Were Bishop Gruss my Bishop I would be proud of him and I would tell him so. He had to know in advance that what he said would get him in trouble.
1) He said it
2) He got in trouble
3) He made the proper apology
ergo
4) Mission accomplished
Never apologize for speaking the truth, your Excellency.
Maybe he should have referred to Biden as a moral imbecile. Still harsh, but true nonetheless.
I have said a lot worse about Biden and I don’t apologize for it. Whether his senility has rendered him stupid is an interesting question. He certainly was smart (and unscrupulous) enough to eventually occupy the most powerful political position in the world, even though he is not calling the shots.
Bishops Gruss should have ignored whatever backlash he may gotten from his offhand remark. It was a nonstory that didn’t deserve a reply. Of course, he did just the opposite, offering an apology and even saying that he doesn’t harbor any anger towards this Catholic president who has relentlessly and consistently implemented extreme anti-Christian policies. Apparently, His Excellency does not think there is such a thing as righteous anger. It was a pathetic performance, so typical of what we get from the hierarchy of the Church. We would be much better off if they didn’t say anything.
I think the word, “unwise” would have been more accurate and more acceptable to Pres. Biden and his supporters. Also, the adjective should have been connected with Pres. Biden’s words, not with him personally.
Perhaps you are not aware that at this time in history, children are not permitted to use the word “stupid” in most school, sports, or childcare settings. It antagonizes others and can lead to a counterattack, which for children, often means hitting, slapping, etc. Among older children, insults like this can lead to even worse and more violent retaliation.

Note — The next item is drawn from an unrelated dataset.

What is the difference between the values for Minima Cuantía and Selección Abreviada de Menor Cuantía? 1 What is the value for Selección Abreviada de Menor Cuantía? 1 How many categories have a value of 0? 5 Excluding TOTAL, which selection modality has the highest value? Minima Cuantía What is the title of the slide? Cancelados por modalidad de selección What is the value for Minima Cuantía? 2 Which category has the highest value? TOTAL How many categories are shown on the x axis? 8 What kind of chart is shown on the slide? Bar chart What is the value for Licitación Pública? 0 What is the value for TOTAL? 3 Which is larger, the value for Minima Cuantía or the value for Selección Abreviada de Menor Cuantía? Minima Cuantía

If children can’t use the word, adults should set the example and not use the word. There are many words in the English language that can communicate a message without insulting the person.
It’s intuitively obvious to the most casual observer that Bishop Gruss’s choice of this adjective in describing Joseph Robinette Biden Jr is entirely accurate regardless of the offense that the thin skinned cabal may take to it.
stupid stu·pid adjective
a: slow of mind : obtuse
b: given to unintelligent decisions or acts : acting in an unintelligent or careless manner
c: lacking intelligence or reason
thank you
Well Mrs. Sharon, you are correct that we shouldn’t insult others. Especially as Christians.

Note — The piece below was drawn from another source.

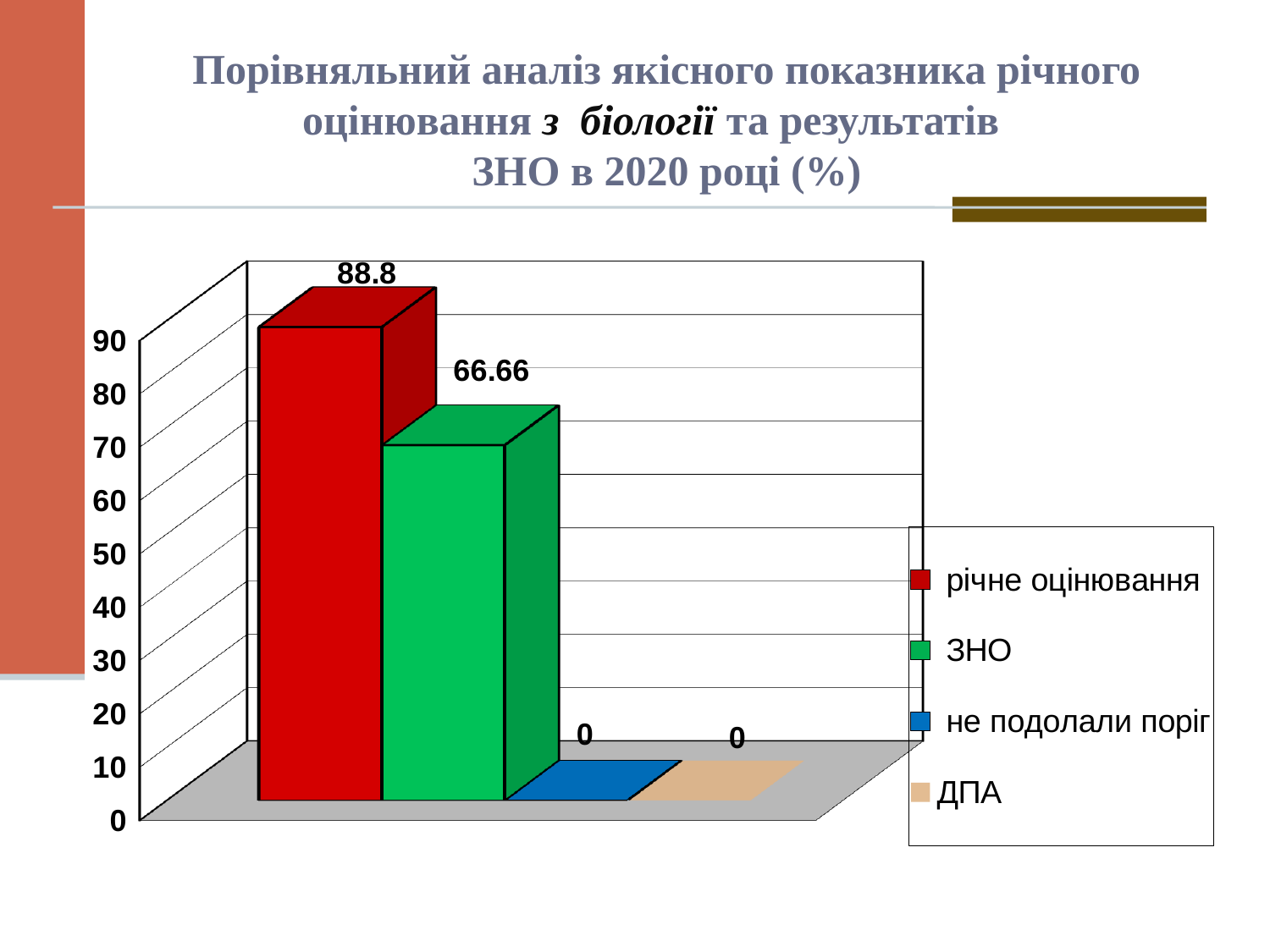
What kind of chart is shown on the slide? bar chart How many series does the legend list? 4 What is the value for ЗНО? 66.66 Which is larger, the value for річне оцінювання or the value for ЗНО? річне оцінювання What colour is the bar for ЗНО? green Which series has the highest value? річне оцінювання What is the value for ДПА? 0 What is the difference between the values for річне оцінювання and ЗНО? 22.14 What is the value for не подолали поріг? 0 Is the value for ЗНО greater or less than 60? greater What is the highest value shown on the vertical axis? 90 What is the value for річне оцінювання? 88.8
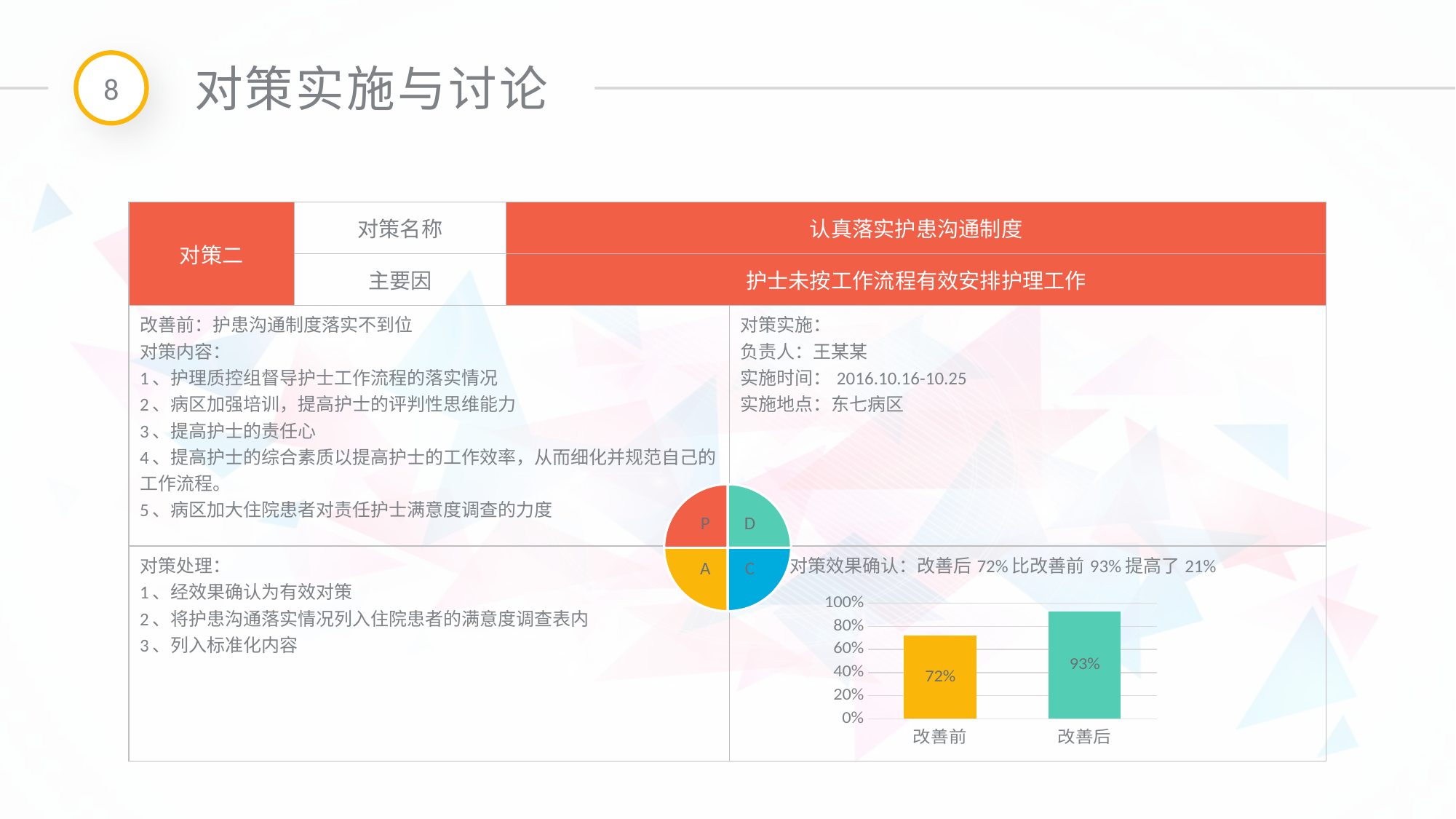
Do the values rise or fall from 改善前 to 改善后 in the bar chart? rise Is the value for 改善后 greater or less than 80%? greater Is the value for 改善前 larger or smaller than the value for 改善后? smaller Which category has the lower value in the bar chart? 改善前 How many categories are shown in the bar chart? 2 What is the difference between the 改善后 and 改善前 values in the bar chart? 21% Is the value for 改善前 greater or less than 80%? less Which category has the higher value in the bar chart? 改善后 What is the highest value shown on the vertical axis of the bar chart? 100% What is the value for 改善前 in the bar chart? 72% What kind of chart is shown at the bottom right of the slide? bar chart What is the value for 改善后 in the bar chart? 93%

But I think stupid is a perfectly good word and I hate to see the thought police clamp down on the English language.
Really dreadful obscenities are a routine part of our entertainment industry these days but we get more upset over old fashioned words like stupid. And I’m not picking on you Mrs. Sharon. I just mean our current culture.
Well Sharon, mark me down for “couldn’t care less” what the kiddies are allowed to do. I am not interested in having my use of language confined to what is appropriate for slap-happy toddlers, just because some woke administrator says so. I am not interested in the leftist playbook of suppressing acceptable speech, or distorting it with made up words, but I am sadly aware of efforts in that direction by our “educational” institutions. “Stupid” is a perfectly good English word, which means showing a lack of intelligence or common sense. There are a great many stupid politicians to whom the word applies.Joe Biden is one of them. His mental acuity has deteriorated to an obvious and considerable degree, and his fantasy stories of uncles eaten by cannibals ( along with MANY other proven lies and exaggerations) does not help his intellectual profile.

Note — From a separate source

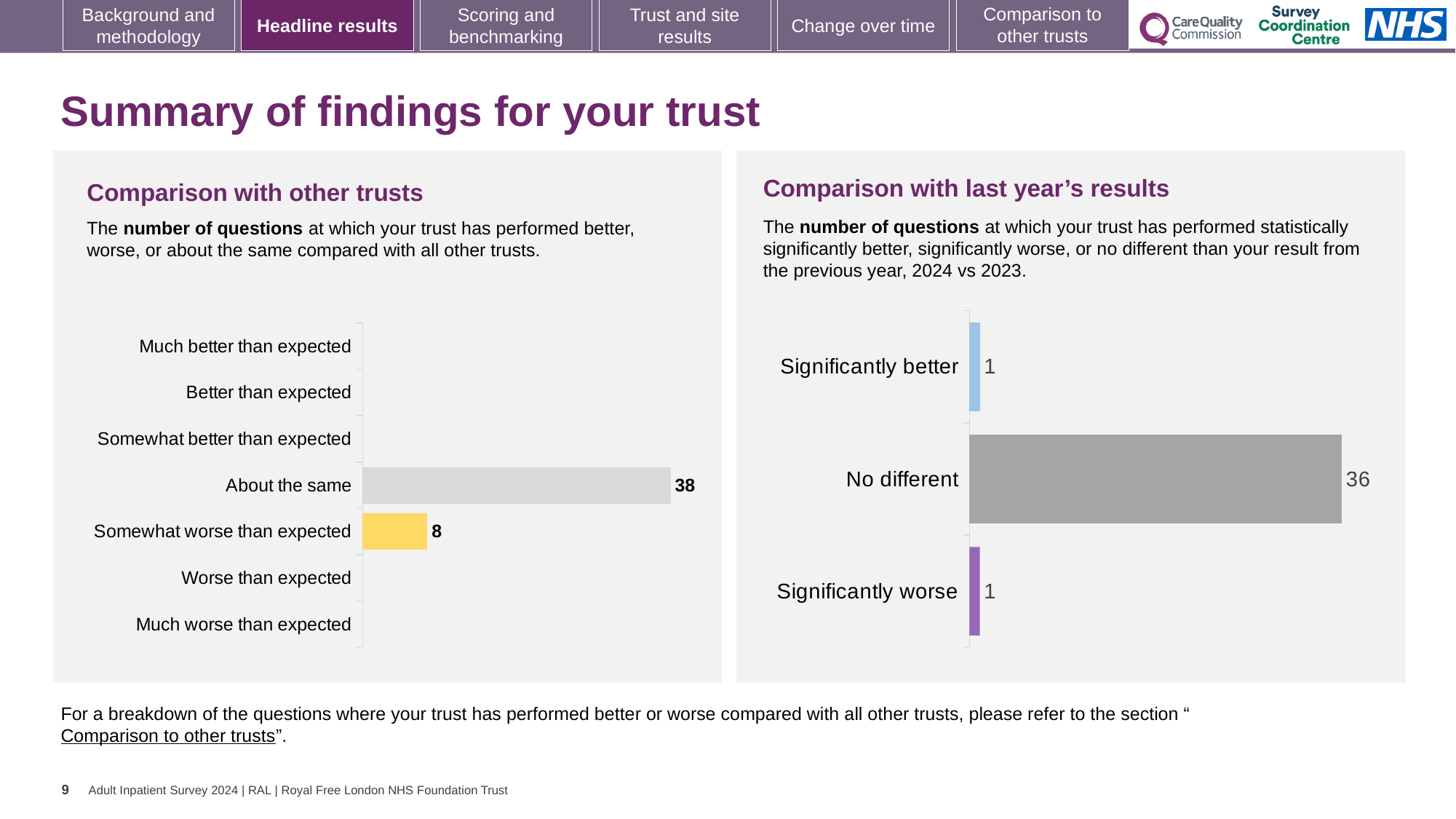
In the 'Comparison with last year's results' chart, what colour is the 'Significantly worse' bar? Purple In the 'Comparison with other trusts' chart, what is the difference between 'About the same' and 'Somewhat worse than expected'? 30 In the 'Comparison with last year's results' chart, how many questions are 'Significantly better'? 1 In the 'Comparison with last year's results' chart, which category has the highest value? No different In the 'Comparison with other trusts' chart, how many questions are 'Somewhat worse than expected'? 8 In the 'Comparison with last year's results' chart, how many questions are 'No different'? 36 In the 'Comparison with last year's results' chart, how many questions are 'Significantly worse'? 1 In the 'Comparison with last year's results' chart, what is the total number of questions across all three categories? 38 What type of chart is the 'Comparison with other trusts' chart? Bar chart In the 'Comparison with other trusts' chart, how many questions are 'About the same'? 38 In the 'Comparison with other trusts' chart, which category has the highest value? About the same In the 'Comparison with other trusts' chart, how many categories are listed on the axis? 7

As for kids hitting each other, I am aware that some schools are so extreme as to prohibit children striking a blow to DEFEND themselves. Here is what I always told my sons: Never let me discover you were the first to hit someone. But if they hit you first, hit them back hard enough to make certain they will not attempt to hit you again. Pacifist is another word for willing victim.
I needed a good laugh this morning. Thank you!